### [Exercise requirements]
Set out as a numbered list, with blank lines omitted, the stretch of the records from the line that contains "At what distance from the lens" through the end of the records. Leave the pictures out of the answer.

— START OF Material for this exercise —

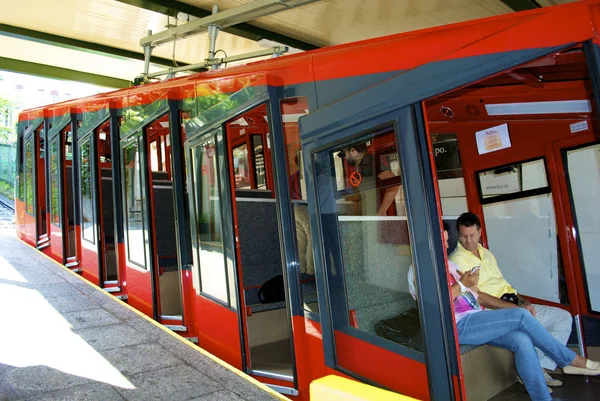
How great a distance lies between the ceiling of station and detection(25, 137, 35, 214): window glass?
5.59 ft

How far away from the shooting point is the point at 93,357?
3189mm

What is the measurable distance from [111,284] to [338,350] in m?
3.88

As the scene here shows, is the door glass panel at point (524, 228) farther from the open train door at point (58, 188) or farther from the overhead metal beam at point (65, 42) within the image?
the overhead metal beam at point (65, 42)

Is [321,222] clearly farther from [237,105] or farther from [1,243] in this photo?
[1,243]

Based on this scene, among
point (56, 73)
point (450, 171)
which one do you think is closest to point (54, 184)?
point (56, 73)

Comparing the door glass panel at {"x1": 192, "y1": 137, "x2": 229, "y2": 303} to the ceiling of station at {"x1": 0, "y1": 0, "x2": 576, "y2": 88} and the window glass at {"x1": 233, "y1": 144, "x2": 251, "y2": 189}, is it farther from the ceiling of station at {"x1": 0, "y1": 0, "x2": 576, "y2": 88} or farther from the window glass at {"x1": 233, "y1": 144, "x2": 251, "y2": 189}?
the ceiling of station at {"x1": 0, "y1": 0, "x2": 576, "y2": 88}

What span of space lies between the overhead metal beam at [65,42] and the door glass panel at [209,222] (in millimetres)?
5055

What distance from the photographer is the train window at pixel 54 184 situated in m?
6.78

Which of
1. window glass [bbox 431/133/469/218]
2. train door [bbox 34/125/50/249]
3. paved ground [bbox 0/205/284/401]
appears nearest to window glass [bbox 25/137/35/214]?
train door [bbox 34/125/50/249]

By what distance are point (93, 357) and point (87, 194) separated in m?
3.29

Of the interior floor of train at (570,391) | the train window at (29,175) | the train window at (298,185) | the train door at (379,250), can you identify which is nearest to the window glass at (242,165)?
the train window at (298,185)

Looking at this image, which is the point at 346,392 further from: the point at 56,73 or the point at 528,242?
the point at 56,73

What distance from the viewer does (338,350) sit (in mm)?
2598

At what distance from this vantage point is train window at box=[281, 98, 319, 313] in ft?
9.77
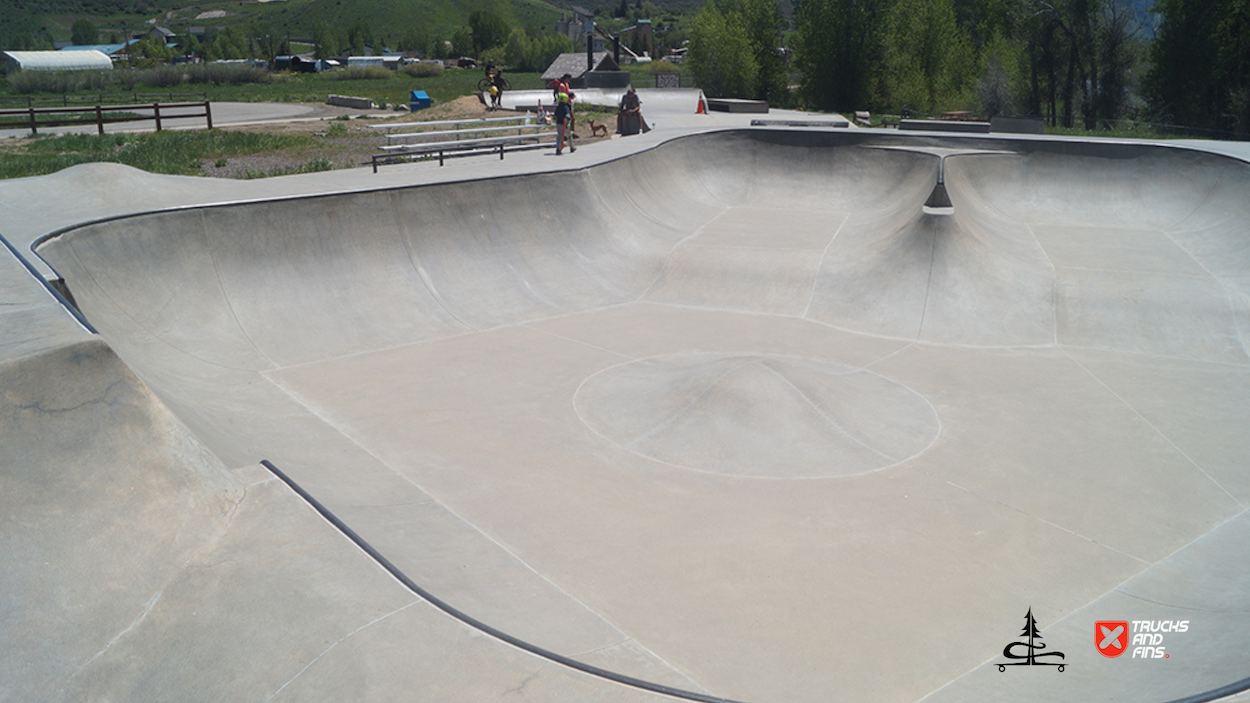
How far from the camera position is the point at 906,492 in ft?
27.2

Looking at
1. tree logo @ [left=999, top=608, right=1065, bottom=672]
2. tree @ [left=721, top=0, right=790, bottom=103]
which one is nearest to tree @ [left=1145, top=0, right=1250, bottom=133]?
tree @ [left=721, top=0, right=790, bottom=103]

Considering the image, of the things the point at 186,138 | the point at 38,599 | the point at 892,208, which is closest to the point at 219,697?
the point at 38,599

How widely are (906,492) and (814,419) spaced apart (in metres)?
1.46

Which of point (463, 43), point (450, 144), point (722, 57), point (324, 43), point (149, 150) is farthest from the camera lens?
point (324, 43)

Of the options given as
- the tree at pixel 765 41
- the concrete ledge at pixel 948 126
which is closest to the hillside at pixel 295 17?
the tree at pixel 765 41

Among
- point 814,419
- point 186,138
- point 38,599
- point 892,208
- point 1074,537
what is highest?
point 186,138

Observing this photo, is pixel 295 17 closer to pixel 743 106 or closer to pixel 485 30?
pixel 485 30

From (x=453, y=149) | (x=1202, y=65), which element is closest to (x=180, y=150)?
(x=453, y=149)

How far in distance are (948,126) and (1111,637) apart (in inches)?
835

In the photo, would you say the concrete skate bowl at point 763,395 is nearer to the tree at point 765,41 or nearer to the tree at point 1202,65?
the tree at point 1202,65

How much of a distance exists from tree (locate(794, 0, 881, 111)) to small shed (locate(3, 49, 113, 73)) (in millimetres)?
67974

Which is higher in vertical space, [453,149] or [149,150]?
[149,150]

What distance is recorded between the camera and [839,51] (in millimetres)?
44625

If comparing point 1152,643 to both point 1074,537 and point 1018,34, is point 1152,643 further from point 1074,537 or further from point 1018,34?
point 1018,34
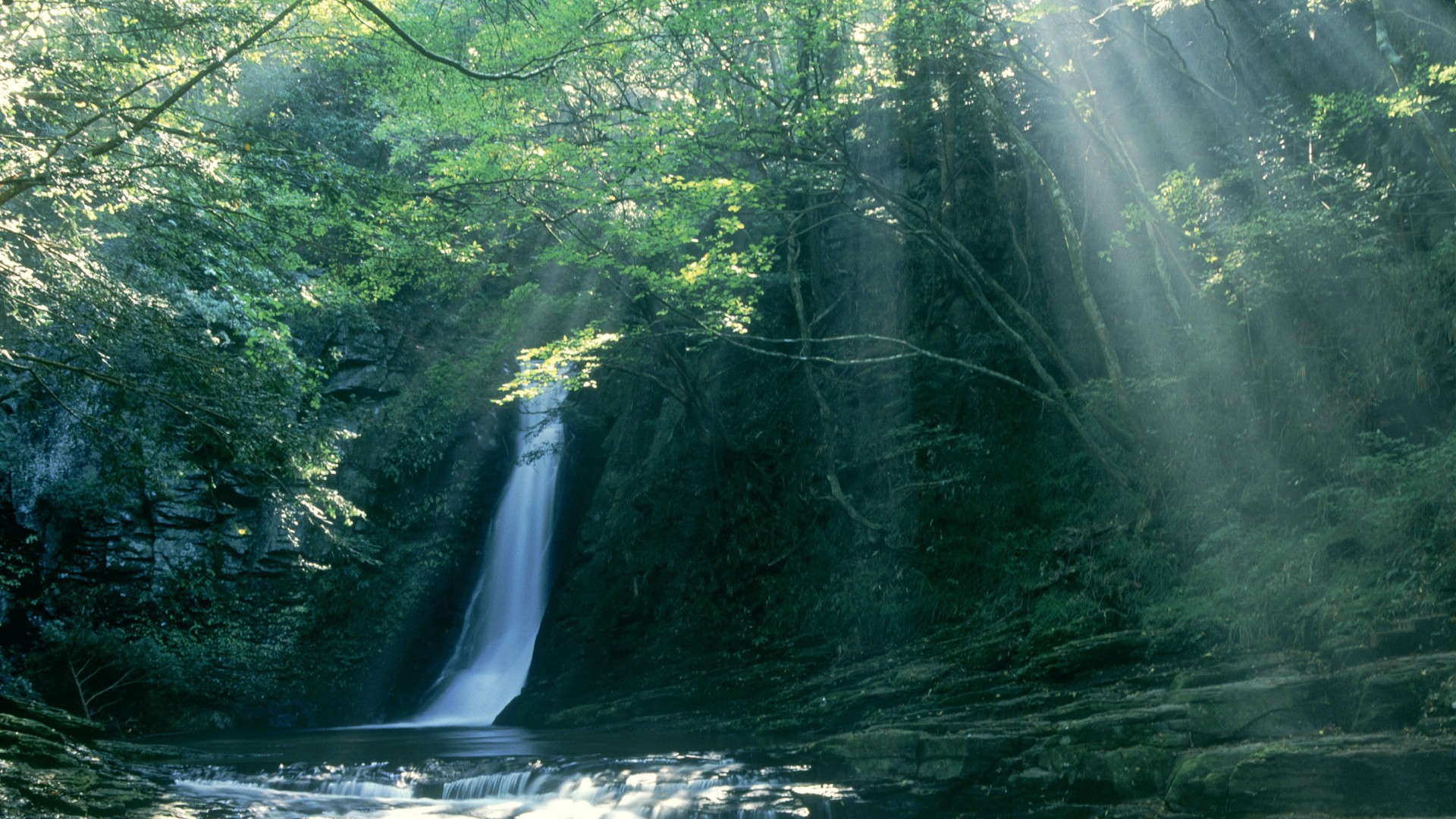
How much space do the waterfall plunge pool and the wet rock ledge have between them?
13.2 inches

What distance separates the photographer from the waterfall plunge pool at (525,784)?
7301 millimetres

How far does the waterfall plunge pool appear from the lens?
7301 millimetres

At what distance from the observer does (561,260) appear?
38.8ft

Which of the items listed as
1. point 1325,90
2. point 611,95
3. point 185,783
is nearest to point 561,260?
point 611,95

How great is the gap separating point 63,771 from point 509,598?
1271 cm

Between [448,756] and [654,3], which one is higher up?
[654,3]

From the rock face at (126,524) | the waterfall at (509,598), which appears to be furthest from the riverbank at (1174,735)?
the rock face at (126,524)

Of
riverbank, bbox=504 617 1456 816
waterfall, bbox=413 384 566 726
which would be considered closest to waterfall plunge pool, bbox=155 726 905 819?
riverbank, bbox=504 617 1456 816

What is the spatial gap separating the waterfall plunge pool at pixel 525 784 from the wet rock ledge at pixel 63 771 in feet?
1.10

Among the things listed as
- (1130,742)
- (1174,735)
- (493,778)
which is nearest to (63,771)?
(493,778)

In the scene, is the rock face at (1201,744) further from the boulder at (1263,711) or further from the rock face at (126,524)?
the rock face at (126,524)

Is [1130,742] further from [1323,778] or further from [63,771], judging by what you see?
[63,771]

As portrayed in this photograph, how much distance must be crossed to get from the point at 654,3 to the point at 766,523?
8941mm

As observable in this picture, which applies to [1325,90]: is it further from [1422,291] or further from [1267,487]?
[1267,487]
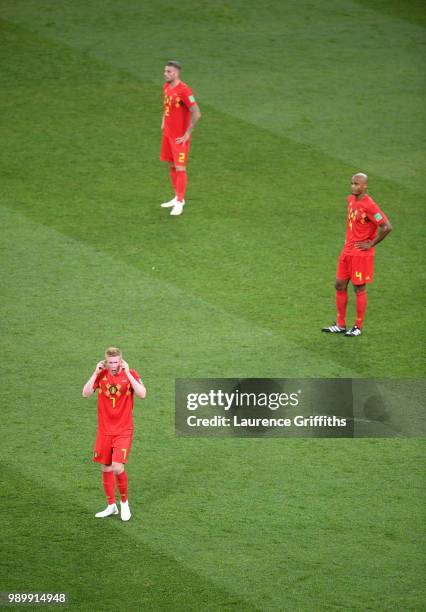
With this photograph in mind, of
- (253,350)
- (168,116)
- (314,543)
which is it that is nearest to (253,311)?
(253,350)

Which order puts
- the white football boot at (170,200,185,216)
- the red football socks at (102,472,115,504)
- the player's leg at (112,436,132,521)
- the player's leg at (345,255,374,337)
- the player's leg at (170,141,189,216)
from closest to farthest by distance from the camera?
the player's leg at (112,436,132,521) < the red football socks at (102,472,115,504) < the player's leg at (345,255,374,337) < the player's leg at (170,141,189,216) < the white football boot at (170,200,185,216)

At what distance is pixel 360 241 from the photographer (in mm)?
12219

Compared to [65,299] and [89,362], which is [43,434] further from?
[65,299]

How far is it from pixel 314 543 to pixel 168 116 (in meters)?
6.93

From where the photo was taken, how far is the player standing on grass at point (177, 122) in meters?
14.4

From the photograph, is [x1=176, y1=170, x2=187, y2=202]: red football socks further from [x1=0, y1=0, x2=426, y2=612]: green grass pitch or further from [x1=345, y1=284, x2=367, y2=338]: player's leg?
[x1=345, y1=284, x2=367, y2=338]: player's leg

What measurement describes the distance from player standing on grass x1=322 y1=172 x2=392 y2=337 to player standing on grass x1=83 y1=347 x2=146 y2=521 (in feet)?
11.4

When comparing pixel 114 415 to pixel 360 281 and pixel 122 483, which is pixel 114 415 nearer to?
pixel 122 483

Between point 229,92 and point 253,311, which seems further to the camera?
point 229,92

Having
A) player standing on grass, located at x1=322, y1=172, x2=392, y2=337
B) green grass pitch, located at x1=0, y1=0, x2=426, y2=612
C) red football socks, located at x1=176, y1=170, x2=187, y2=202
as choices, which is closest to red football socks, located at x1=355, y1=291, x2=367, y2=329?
player standing on grass, located at x1=322, y1=172, x2=392, y2=337

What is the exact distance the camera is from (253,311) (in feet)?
42.4

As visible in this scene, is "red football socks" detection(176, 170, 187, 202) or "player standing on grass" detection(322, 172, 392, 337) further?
"red football socks" detection(176, 170, 187, 202)

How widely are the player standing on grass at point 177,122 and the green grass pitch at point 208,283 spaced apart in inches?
24.0

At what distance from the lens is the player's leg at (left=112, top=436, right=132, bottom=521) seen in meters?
9.46
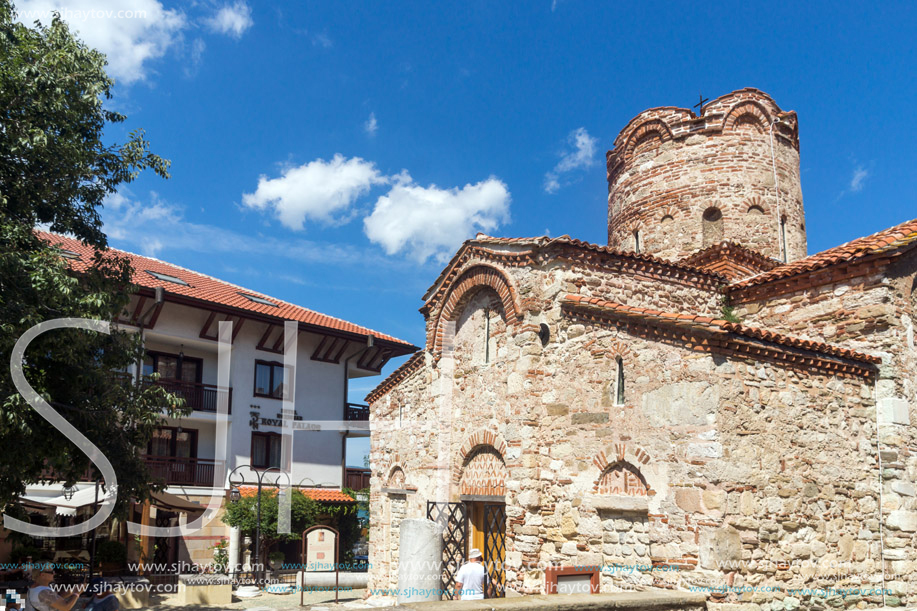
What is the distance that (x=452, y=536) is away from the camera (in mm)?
11266

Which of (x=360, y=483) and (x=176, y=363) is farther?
(x=360, y=483)

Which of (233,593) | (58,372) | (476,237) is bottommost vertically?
(233,593)

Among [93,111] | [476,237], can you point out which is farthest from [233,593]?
[93,111]

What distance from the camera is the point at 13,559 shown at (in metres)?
15.3

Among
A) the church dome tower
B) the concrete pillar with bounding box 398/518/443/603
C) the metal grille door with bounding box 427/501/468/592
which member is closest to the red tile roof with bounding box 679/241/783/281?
the church dome tower

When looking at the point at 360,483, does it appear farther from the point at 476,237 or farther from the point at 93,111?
the point at 93,111

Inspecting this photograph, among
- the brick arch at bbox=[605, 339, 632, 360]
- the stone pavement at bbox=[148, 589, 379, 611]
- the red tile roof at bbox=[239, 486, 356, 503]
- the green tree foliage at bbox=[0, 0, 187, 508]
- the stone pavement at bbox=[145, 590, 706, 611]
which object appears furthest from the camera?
the red tile roof at bbox=[239, 486, 356, 503]

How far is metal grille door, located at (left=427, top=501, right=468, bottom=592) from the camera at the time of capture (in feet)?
36.5

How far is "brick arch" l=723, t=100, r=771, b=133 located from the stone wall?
6.01 meters

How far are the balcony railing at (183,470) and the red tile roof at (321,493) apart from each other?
3.37 feet

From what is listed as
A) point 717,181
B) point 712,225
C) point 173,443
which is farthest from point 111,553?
point 717,181

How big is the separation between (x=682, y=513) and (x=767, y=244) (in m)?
8.24

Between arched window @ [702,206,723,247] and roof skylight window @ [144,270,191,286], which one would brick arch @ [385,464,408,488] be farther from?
roof skylight window @ [144,270,191,286]

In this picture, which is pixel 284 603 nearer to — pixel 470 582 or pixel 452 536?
pixel 452 536
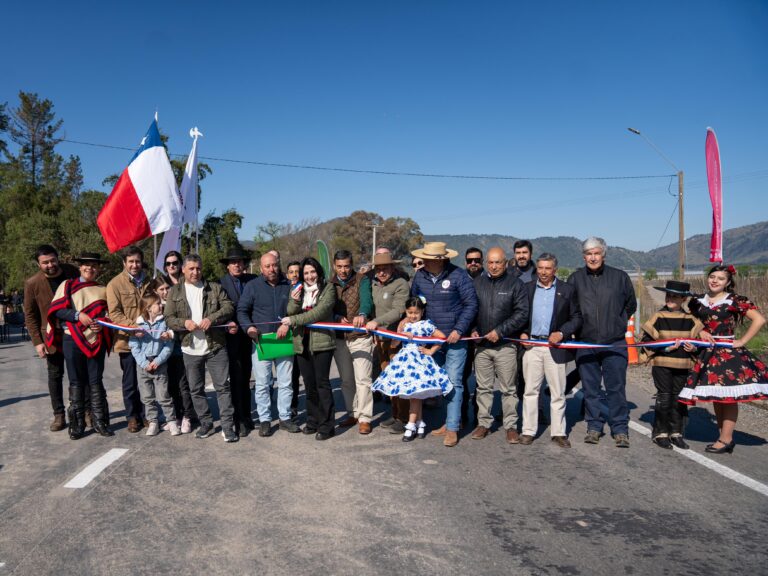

— END OF Material for this exercise —

### [Answer below]
1. At what distance from the lens is the player's leg at (left=112, top=436, right=132, bottom=521) seen in meters?
2. 9.46
3. What is the distance that (x=452, y=536) is away from the camera (in mm)?
4. 11266
5. Which of (x=360, y=483) and (x=176, y=363) is farther?
6. (x=360, y=483)
7. Which of (233,593) | (58,372) | (476,237) is bottommost vertically?
8. (233,593)
9. Among [93,111] | [476,237], can you point out which is farthest from [233,593]?
10. [93,111]
11. What distance from the camera is the point at 13,559 shown at (in metres)?
12. 15.3
13. Among
14. A) the church dome tower
15. B) the concrete pillar with bounding box 398/518/443/603
16. C) the metal grille door with bounding box 427/501/468/592
17. which member is closest to the red tile roof with bounding box 679/241/783/281?
18. the church dome tower
19. When looking at the point at 360,483, does it appear farther from the point at 476,237 or farther from the point at 93,111?
20. the point at 93,111
21. Inspecting this photograph, among
22. - the brick arch at bbox=[605, 339, 632, 360]
23. - the stone pavement at bbox=[148, 589, 379, 611]
24. - the red tile roof at bbox=[239, 486, 356, 503]
25. - the green tree foliage at bbox=[0, 0, 187, 508]
26. - the stone pavement at bbox=[145, 590, 706, 611]
27. which object appears furthest from the camera?
28. the red tile roof at bbox=[239, 486, 356, 503]
29. How far is metal grille door, located at (left=427, top=501, right=468, bottom=592) from the camera at the time of capture (in feet)?
30. 36.5
31. How far is "brick arch" l=723, t=100, r=771, b=133 located from the stone wall?
32. 6.01 meters
33. How far are the balcony railing at (183,470) and the red tile roof at (321,493) apart from each other?
34. 3.37 feet
35. From what is listed as
36. A) point 717,181
37. B) point 712,225
38. C) point 173,443
39. which is farthest from point 111,553?
40. point 717,181
41. How big is the separation between (x=682, y=513) and (x=767, y=244) (in m)?
42. 8.24
43. Between arched window @ [702,206,723,247] and roof skylight window @ [144,270,191,286], which one would brick arch @ [385,464,408,488] be farther from?
44. roof skylight window @ [144,270,191,286]
45. In this picture, which is pixel 284 603 nearer to — pixel 470 582 or pixel 452 536?
46. pixel 452 536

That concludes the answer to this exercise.